GNU bug report logs - #67490
[PATCH v2] tail: fix tailing sysfs files on large page kernels

Previous Next

Package: coreutils;

Reported by: dann frazier <dann.frazier <at> canonical.com>

Date: Mon, 27 Nov 2023 17:31:02 UTC

Severity: normal

Tags: patch

Done: Pádraig Brady <P <at> draigBrady.com>

Bug is archived. No further changes may be made.

Full log


View this message in rfc822 format

From: help-debbugs <at> gnu.org (GNU bug Tracking System)
To: Pádraig Brady <P <at> draigBrady.com>
Cc: tracker <at> debbugs.gnu.org
Subject: bug#67490: closed ([PATCH v2] tail: fix tailing sysfs files on
 large page kernels)
Date: Fri, 01 Dec 2023 23:24:02 +0000
[Message part 1 (text/plain, inline)]
Your message dated Fri, 1 Dec 2023 23:23:19 +0000
with message-id <52ff0042-1eea-acac-e355-7e7dd62f5956 <at> draigBrady.com>
and subject line Re: bug#67490: [PATCH v2] tail: fix tailing sysfs files on large page kernels
has caused the debbugs.gnu.org bug report #67490,
regarding [PATCH v2] tail: fix tailing sysfs files on large page kernels
to be marked as done.

(If you believe you have received this mail in error, please contact
help-debbugs <at> gnu.org.)


-- 
67490: https://debbugs.gnu.org/cgi/bugreport.cgi?bug=67490
GNU Bug Tracking System
Contact help-debbugs <at> gnu.org with problems
[Message part 2 (message/rfc822, inline)]
From: dann frazier <dann.frazier <at> canonical.com>
To: bug-coreutils <at> gnu.org
Subject: [PATCH] tail: fix following /proc and /sys files when using a 64K
 page size
Date: Mon, 27 Nov 2023 09:24:33 -0700
* src/tail.c (file_lines): Use fstat() to determine a file's block
size and dynamically allocate a buffer of that size for traversing
backwards.

### [Set problem 1]
Reproduce the rows word for word, from the row containing "Would the fuzzy" through the end of the rows.

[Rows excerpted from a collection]
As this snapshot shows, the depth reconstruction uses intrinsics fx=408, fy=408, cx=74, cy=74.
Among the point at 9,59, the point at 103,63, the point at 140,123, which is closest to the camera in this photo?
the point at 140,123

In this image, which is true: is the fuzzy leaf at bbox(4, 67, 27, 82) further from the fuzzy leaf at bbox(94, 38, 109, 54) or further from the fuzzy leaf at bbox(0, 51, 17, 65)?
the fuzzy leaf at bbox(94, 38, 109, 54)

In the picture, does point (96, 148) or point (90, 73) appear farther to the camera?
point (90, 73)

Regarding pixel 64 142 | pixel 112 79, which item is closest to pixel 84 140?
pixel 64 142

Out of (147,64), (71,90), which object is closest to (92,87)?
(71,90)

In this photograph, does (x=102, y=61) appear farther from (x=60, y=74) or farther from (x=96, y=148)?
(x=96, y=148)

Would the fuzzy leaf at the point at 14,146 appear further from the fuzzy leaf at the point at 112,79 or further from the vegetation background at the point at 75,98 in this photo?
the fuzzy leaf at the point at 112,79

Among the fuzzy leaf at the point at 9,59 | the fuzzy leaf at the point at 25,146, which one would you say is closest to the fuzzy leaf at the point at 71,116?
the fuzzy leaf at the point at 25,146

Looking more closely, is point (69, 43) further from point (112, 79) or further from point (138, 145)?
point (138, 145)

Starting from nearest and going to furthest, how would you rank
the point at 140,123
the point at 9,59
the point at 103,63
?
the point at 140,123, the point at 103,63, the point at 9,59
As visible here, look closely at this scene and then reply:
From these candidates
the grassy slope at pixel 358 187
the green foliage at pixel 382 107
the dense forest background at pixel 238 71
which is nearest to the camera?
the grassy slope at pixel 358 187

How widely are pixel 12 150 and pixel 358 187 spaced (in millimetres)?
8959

### [Set problem 2]
In the bug report log, which package is bug #67490 filed against?

### [Complete answer 1]
Would the fuzzy leaf at the point at 14,146 appear further from the fuzzy leaf at the point at 112,79 or further from the vegetation background at the point at 75,98 in this photo?
the fuzzy leaf at the point at 112,79

Among the fuzzy leaf at the point at 9,59 | the fuzzy leaf at the point at 25,146, which one would you say is closest to the fuzzy leaf at the point at 71,116?
the fuzzy leaf at the point at 25,146

Looking more closely, is point (69, 43) further from point (112, 79) or further from point (138, 145)?
point (138, 145)

Starting from nearest and going to furthest, how would you rank
the point at 140,123
the point at 9,59
the point at 103,63
?
the point at 140,123, the point at 103,63, the point at 9,59
As visible here, look closely at this scene and then reply:
From these candidates
the grassy slope at pixel 358 187
the green foliage at pixel 382 107
the dense forest background at pixel 238 71
which is nearest to the camera?
the grassy slope at pixel 358 187

How widely are pixel 12 150 and pixel 358 187 spaced (in millimetres)?
8959

### [Complete answer 2]
coreutils